(Beginning of EXTRACTED TEXT)

LEXINGTON, Ky., (Sept. 16, 2010) – Lexington played a significant role in the early history of horse racing and the equine industry, but few people are aware of the African-American jockeys, trainers, groomsmen and handlers who worked diligently and successfully to shape the city’s and state’s horse heritage.
University of Kentucky soil scientist Mark Coyne and David Melanson, in the UK Office of University Relations, are working to bring this long-forgotten history to light through two community-based projects on the city’s East End.
Through the Young Equestrian Scholars Initiative, Coyne, a professor of soil biology in the UK College of Agriculture, hopes to raise public awareness of the historical importance of the individuals buried at Lexington’s African Cemetery No. 2. The UK Commonwealth Collaborative project began in April and will go through June 2011. Commonwealth Collaboratives partner UK researchers with representatives from all sectors of a community, including industry, government, K-12 education and health care, to offer solutions to problems that have long plagued the state and stymied economic and cultural progress.

(End of EXTRACTED TEXT)

● WHAT NEEDS TO BE DONE:
Continue the article about the University of Kentucky projects on Lexington's African-American horsemen from the point where it stops.

(Beginning of STUDY MATERIAL)

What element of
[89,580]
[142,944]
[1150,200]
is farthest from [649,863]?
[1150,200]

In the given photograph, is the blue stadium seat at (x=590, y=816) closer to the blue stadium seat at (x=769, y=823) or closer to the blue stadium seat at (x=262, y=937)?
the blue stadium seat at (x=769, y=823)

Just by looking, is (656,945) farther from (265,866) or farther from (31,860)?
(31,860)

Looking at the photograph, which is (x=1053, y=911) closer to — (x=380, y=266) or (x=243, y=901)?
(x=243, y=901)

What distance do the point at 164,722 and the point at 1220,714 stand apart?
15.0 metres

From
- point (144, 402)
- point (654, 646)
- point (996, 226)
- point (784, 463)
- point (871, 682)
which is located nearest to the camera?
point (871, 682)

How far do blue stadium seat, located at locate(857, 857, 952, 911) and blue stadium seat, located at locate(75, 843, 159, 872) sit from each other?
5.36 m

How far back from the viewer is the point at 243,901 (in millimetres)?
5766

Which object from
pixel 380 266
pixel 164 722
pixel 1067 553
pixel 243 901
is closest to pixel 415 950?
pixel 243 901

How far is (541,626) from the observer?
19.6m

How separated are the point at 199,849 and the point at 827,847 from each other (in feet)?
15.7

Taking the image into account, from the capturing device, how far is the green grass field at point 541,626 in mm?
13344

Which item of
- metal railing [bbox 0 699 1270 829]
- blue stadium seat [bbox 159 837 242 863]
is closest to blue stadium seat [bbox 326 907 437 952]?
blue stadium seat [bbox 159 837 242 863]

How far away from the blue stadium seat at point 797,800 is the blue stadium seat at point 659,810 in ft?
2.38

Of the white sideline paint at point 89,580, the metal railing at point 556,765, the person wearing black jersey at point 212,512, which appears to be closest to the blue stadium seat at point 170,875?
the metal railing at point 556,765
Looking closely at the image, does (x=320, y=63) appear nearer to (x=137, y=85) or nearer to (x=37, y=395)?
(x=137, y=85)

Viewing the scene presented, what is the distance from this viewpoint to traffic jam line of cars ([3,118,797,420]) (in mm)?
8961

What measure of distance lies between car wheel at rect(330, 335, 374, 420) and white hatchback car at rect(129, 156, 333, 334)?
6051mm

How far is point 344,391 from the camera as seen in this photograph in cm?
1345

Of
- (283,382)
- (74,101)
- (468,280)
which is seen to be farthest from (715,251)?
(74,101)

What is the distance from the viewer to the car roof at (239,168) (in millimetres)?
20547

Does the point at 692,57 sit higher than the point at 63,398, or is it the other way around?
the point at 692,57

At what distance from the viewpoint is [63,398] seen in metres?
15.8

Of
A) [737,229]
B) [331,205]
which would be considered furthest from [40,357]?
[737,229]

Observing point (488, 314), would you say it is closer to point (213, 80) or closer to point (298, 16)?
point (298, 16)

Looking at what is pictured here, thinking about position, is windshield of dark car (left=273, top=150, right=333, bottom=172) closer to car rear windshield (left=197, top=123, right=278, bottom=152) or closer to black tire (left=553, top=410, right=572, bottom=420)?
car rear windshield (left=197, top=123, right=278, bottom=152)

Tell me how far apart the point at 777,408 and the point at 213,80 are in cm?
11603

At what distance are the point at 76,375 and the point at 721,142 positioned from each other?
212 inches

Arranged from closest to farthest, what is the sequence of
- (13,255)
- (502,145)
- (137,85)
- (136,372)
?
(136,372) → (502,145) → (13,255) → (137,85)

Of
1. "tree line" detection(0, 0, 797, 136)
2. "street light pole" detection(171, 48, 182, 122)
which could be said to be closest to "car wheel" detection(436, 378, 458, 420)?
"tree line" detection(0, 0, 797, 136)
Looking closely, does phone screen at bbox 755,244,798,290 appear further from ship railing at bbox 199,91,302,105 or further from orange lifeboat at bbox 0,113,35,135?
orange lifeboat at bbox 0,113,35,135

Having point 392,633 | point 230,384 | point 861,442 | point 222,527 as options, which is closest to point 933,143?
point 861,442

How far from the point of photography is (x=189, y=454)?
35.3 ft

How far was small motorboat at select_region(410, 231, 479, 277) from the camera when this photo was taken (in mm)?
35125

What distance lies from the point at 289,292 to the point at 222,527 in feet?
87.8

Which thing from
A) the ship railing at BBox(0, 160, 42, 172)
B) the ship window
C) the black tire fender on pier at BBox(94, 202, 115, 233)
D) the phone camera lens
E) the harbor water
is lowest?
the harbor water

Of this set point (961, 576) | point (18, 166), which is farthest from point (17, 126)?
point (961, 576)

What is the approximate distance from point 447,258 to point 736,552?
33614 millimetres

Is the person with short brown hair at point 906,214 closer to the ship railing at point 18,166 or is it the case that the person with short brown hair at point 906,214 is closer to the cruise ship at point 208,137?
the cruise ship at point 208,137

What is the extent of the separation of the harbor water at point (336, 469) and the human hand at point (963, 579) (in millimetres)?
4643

(End of STUDY MATERIAL)

● TASK ANSWER:
Located on East Seventh Street, the cemetery was built in 1869 by former slaves, who were members of the Union Benevolent Society, No. 2. It is the final resting place of at least 80 known individuals who held a prominent place in the early years of thoroughbred racing. Some of the notable people interred there include Oliver Lewis, winning jockey of the first Kentucky Derby; James “Soup” Perkins, who is tied as the youngest winning jockey of the Kentucky Derby, and Abraham “Abe” Perry, trainer of the winner of the 1885 Kentucky, Tennessee and Coney Island derbies. Isaac Murphy, who rode three Kentucky Derby winners and is the jockey with the all-time highest winning percentage, was originally buried there. His remains are now located at the Kentucky Horse Park.
“For some, we know exactly what they did. For some, we know exactly where they are buried, but for many, we have no existing markers,” said Coyne, who became involved with the community group that maintains the cemetery in the 1990s and now serves on its board of directors. “So we’re trying to bring that whole story to light with this project.”
Recently during UK Fusion, UK student volunteers spent the day working to spruce up the cemetery and install markers at gravesites of known individuals in the equestrian industry.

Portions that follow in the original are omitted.